News / Politik / Berita
Menuju Pilpres 2019

Akankah Partai Koalisi Pemerintah Tarik Dukungan Setelah Jokowi Umumkan Cawapres Pendampingnya?

akurat logo
Yudi Permana
Rabu, 25 April 2018 09:43 WIB
Share
 
Akankah Partai Koalisi Pemerintah Tarik Dukungan Setelah Jokowi Umumkan Cawapres Pendampingnya?
(kanan ke kiri) Presiden RI Joko Widodo, Ketua Umum PDIP Megawati Soekarno Putri, Wakil Presiden Jusuf Kalla dan Presiden RI ke-3 BJ Habibie saat menumbuk padi secara simbolis sebagai pembukaan Rakornas Tiga Pilar PDI Perjuangan di Indonesia Convention Exhibition (ICE) BSD, Tangerang, Sabtu (16/12).

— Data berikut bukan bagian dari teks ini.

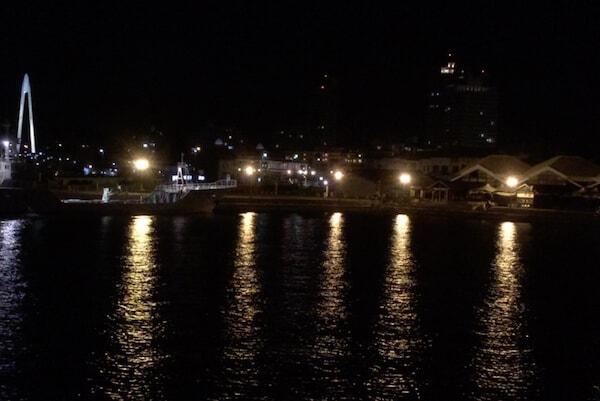 マリーナシティで夜釣り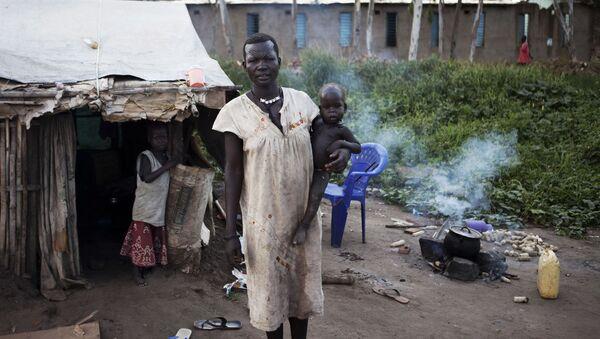 Kobieta z plemienia Mundari przed swoim domem na południu Sudanu - Sputnik Polska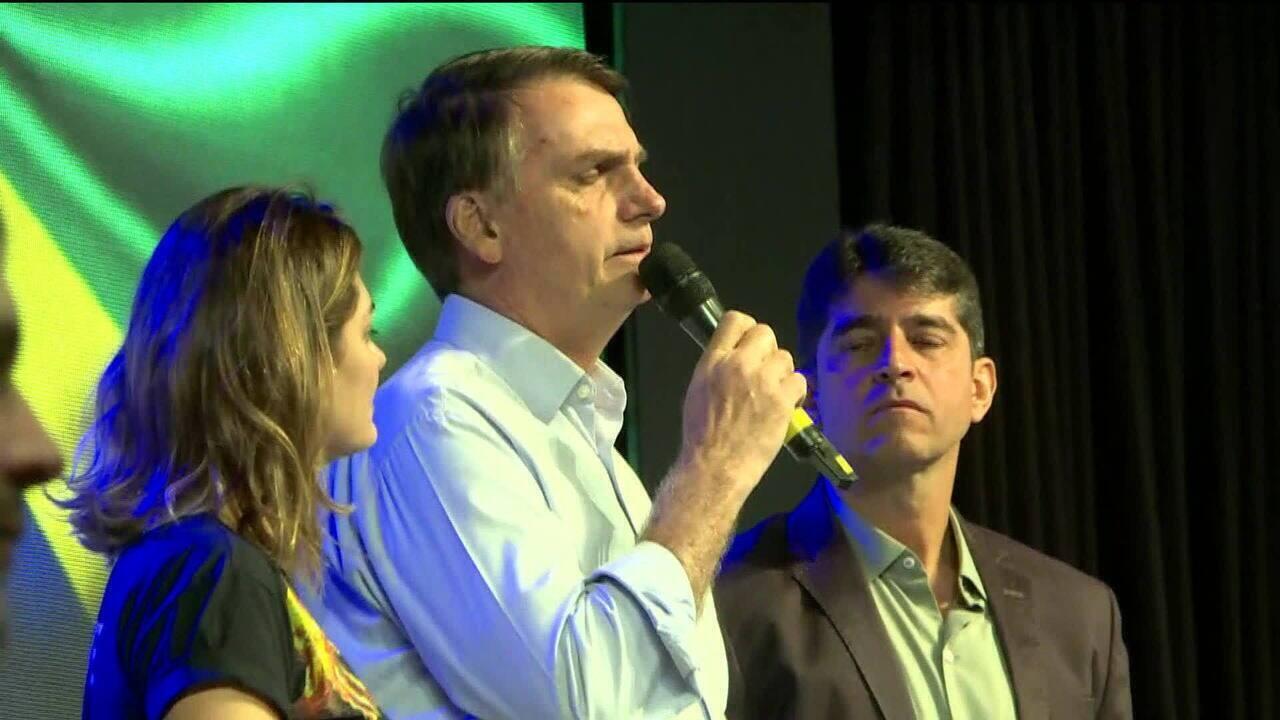 Jair Bolsonaro participa de culto no Rio de Janeiro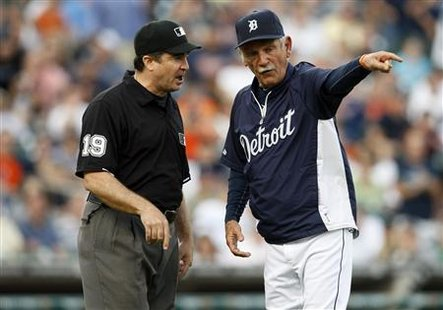 Detroit Tigers manager Leyland argues an officials call with first base umpire Rapuano during American League make-up baseball game against
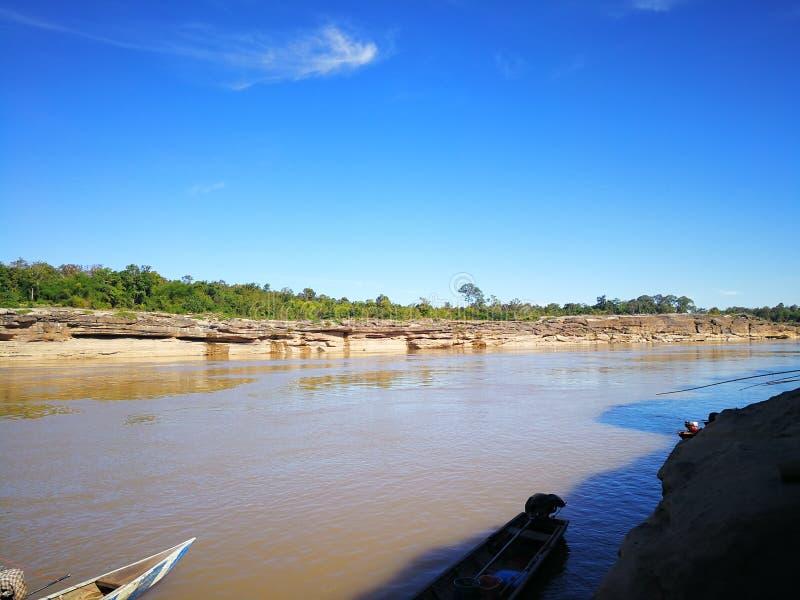 Меконг отделяет Таиланд и Лаос стоковая фотография rf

Rakornas tiga Pilar PDIP Bidang Ekonomi Kerakyatan ini mengambil tema 'Berdikari untuk Indonesia Raya'. Ratusan UMKM dengan produk kreatifnya ditampilkan dalam acara ini. Selain itu, sejumlah workshop digelar untuk membekali para kader partai dalam memajukan ekonomi kerakyatan di daerah masing-masing. Turut hadir dalam acara ini Wakil Presiden Jusuf Kalla, Menteri Perindustrian Airlangga Hartarto, Menteri Dalam Negeri Tjahjo Kumolo, Menteri Koordinator Bidang Pemberdayaan Manusia dan Kebudayaan Puan Maharani dan juga beberapa Anggota DPR RI Fraksi PDIP. AKURAT.CO/Sopian

AKURAT.CO, Partai Demokrasi Indonesia (PDI) Perjuangan berharap tidak ada partai koalisi pemerintah yang menarik diri (tarik dukungan) setelah Presiden Joko Widodo (Jokowi) mengumumkan nama kandidat calon Wakil Presiden (Cawapres) yang akan menjadi pendampingnya di Pilpres 2019 nanti.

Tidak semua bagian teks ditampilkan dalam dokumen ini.